A couple have been arrested in a Paycheck Protection Program (PPP) loan bank fraud in Tulsa.
The couple Ibanga Etuk, 41, pleaded guilty to one count of bank fraud and one count of aggravated identity theft on April 9. Teosha Etuk, 33, pleaded guilty to one count of bank fraud on April 6.
The Tulsa couple who fraudulently applied for Paycheck Protection Program forgivable loans guaranteed by the Small Business Administration under the Coronavirus Aid, Relief, and Economic Security (CARES) Act pleaded guilty in federal court, announced Acting U.S. Attorney Clint Johnson.
The Acting U.S. Attorney Clint Johnson said: “Ibanga and Teosha Etuk exploited the COVID-19 pandemic to steal taxpayer-funded resources from small businesses, and because of this, they are now convicted felons”.
He added: “The Coronavirus Anti-Fraud Team and our partners at the Small Business Administration, Federal Reserve Board and FBI remain committed to protecting the integrity of critical resources provided by Congress to assist the American people.”
Ibanga Etuk admitted that from April 6, 2020, to April 29, 2020, he knowingly applied for a Paycheck Protection Program loan from Frontier State Bank under false pretenses. The defendant lied about the number of people employed during the previous months of purported operations, the payroll expenditures during the previous months, taxes paid during previous months of operation, ownership of the business, and relationships between the parties in a $300,000 loan application submitted for Ab0veAll Business Inc.
Ibanga Etuk further admitted that during the same time he unlawfully used another individual’s identity on payroll records submitted to Frontier State Bank when he applied for the $300,000 ppp loan.

_Complete the following_:
**1)** Write out the PPP fraud article again starting with "Ibanga Etuk admitted" and going on through "Ab0veAll Business Inc.", and switch "false pretenses" to "fraudulent pretenses".
**2)** Pick up the PPP fraud article after its last sentence and continue it.

Stored data
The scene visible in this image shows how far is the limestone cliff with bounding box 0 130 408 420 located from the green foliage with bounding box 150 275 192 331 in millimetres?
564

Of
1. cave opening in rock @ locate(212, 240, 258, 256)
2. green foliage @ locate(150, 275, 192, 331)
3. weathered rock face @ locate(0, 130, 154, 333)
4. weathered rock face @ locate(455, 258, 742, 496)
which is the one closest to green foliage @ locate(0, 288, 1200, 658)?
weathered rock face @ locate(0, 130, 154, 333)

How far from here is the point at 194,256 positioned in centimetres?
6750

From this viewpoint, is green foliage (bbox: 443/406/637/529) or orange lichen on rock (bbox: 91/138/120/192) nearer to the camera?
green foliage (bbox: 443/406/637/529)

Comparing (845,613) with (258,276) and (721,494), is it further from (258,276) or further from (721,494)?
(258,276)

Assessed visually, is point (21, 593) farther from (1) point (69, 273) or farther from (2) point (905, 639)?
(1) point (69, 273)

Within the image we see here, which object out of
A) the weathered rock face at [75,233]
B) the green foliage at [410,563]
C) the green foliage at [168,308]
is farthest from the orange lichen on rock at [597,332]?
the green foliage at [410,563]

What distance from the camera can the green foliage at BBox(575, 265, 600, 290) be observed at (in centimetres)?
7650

_Task results_:
**1)**
Ibanga Etuk admitted that from April 6, 2020, to April 29, 2020, he knowingly applied for a Paycheck Protection Program loan from Frontier State Bank under fraudulent pretenses. The defendant lied about the number of people employed during the previous months of purported operations, the payroll expenditures during the previous months, taxes paid during previous months of operation, ownership of the business, and relationships between the parties in a $300,000 loan application submitted for Ab0veAll Business Inc.

**2)**
Teosha Etuk admitted that from April 14, 2020, to April 29, 2020, she fraudulently applied for a Paycheck Protection Program loan through First Liberty Bank. Specifically, she lied about the number of people employed during the previous months of purported operations, the payroll expenditures during the previous months, taxes paid during previous months of operation, ownership of the businesses, and relationships between the conspirators in a loan application for $150,000 for the company TMARK Enterprises, Inc.
Also charged in the indictment is Olusola Ojo, 42, of Owasso. Ojo is presumed innocent unless proven guilty beyond a reasonable doubt in a court of law.
Ojo’s charges are still pending in Tulsa federal court.
According to the indictment, the Etuks created 12 fictitious business entities that would fraudulently apply for Paycheck Protection Program (PPP) loans. During this time, Ibanga Etuk and Teosha Etuk submitted multiple applications for the same businesses to more than ten different banks, without disclosing to those banks that they were submitting duplicative applications.
They conspired to obtain loans in the approximate amount of $5,430,585 and actually obtained funding from banks in the total approximate amount of $995,385.
The Board of Governors of the Federal Reserve System and Bureau of Consumer Financial Protection Office of Inspector General; Small Business Administration Office of Inspector General; and FBI are the investigative agencies. Assistant U.S. Attorneys Kristin Harrington and Victor A.S. Régal are prosecuting the case.